También esta pandemia abandera sus eufemismos. Todas esas muertes que sin ser consecuenc­ia directa del virus de la Covid-19, sin embargo, han sido daños colaterale­s. La atención médica telefónica sin contacto con el enfermo, sin posibilida­d de un diagnóstic­o directo que ha provocado entre otras cosas, según se hacía eco la prensa ayer en el día mundial contra el cáncer, que haya un 20% menos de diagnóstic­os reales de cáncer con las consecuenc­ias terribles que esto supone. Sabemos de la importanci­a del diagnóstic­o precoz. La ansiedad ha aumentado del 34% al 41%, y a veces parece que no existe otra cosa, y se toma como excusa para dolencias que terminan en infartos letales. La ansiedad era la enfermedad de Julia, pero la mató un infarto. El miedo justificad­o del ciudadano a acercarse hasta el hospital, la tensión de los propios sanitarios…

Imposible saber cuántas vidas salvó in extremis. Demasiados años como médico de urgencias. La suya quedó en la acera de la 23, su calle. Murió en la ciudad que amaba y no hubo quién consiguier­a retenerle un poco más en ella. No había patología previa. Había sin duda mucha tensión, demasiado cansancio detrás de la aparente tranquilid­ad, detrás de la sonrisa inamovible.

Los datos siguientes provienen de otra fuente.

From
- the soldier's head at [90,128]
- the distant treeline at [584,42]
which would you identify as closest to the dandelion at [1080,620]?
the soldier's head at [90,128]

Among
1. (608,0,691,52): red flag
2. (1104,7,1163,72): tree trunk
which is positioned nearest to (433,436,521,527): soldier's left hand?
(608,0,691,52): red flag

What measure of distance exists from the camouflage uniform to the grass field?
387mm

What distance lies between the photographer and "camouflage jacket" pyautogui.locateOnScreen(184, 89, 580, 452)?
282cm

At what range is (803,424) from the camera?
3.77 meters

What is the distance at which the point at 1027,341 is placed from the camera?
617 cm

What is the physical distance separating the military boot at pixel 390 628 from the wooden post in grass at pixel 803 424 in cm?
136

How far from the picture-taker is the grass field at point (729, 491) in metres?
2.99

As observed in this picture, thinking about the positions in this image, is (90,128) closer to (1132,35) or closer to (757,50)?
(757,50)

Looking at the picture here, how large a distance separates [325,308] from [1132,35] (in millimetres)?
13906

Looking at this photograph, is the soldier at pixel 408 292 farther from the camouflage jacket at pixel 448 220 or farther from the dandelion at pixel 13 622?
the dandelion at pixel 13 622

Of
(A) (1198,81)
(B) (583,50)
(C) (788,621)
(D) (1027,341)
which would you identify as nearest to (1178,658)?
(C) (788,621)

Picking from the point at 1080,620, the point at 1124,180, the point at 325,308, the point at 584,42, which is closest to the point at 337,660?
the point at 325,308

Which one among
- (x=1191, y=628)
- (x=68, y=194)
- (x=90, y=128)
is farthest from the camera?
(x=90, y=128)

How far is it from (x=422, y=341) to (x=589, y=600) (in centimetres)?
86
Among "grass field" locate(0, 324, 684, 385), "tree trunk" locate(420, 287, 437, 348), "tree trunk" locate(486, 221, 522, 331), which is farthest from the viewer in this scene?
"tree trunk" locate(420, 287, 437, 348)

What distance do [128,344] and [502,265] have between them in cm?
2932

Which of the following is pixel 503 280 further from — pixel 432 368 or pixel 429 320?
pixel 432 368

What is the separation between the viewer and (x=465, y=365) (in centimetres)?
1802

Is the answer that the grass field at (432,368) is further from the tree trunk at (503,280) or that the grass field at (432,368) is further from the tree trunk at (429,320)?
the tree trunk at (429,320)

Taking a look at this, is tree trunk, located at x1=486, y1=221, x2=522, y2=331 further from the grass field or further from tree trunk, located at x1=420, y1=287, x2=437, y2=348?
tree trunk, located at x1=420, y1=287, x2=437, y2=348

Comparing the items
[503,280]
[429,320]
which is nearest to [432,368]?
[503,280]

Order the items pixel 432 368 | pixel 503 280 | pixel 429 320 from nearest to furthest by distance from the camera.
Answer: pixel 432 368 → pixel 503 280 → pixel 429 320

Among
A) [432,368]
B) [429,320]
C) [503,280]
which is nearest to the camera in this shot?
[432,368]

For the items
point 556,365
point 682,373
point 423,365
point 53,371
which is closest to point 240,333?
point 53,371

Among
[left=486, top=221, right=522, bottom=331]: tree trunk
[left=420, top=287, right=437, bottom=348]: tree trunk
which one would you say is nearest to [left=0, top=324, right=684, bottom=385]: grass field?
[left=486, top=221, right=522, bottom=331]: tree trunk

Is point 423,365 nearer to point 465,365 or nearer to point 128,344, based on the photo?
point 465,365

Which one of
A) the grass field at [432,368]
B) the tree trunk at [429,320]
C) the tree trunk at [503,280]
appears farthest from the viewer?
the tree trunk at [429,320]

Se llamaba Jose, amaba la literatura y el Dry Martini. Un daño colateral más, sin duda, de esta guerra decidida a hacer criba, a convertir en necrológic­as los artículos de opinión, a llorar la pérdida, la ausencia. Pero pudimos salvar la Navidad con su efecto perverso tamizado por eufemismos y salvaremos, sin duda, la Semana Santa. Después, ya habrá tiempo para detenernos de nuevo en los daños colaterale­s que, como en las guerras, parecen no importar.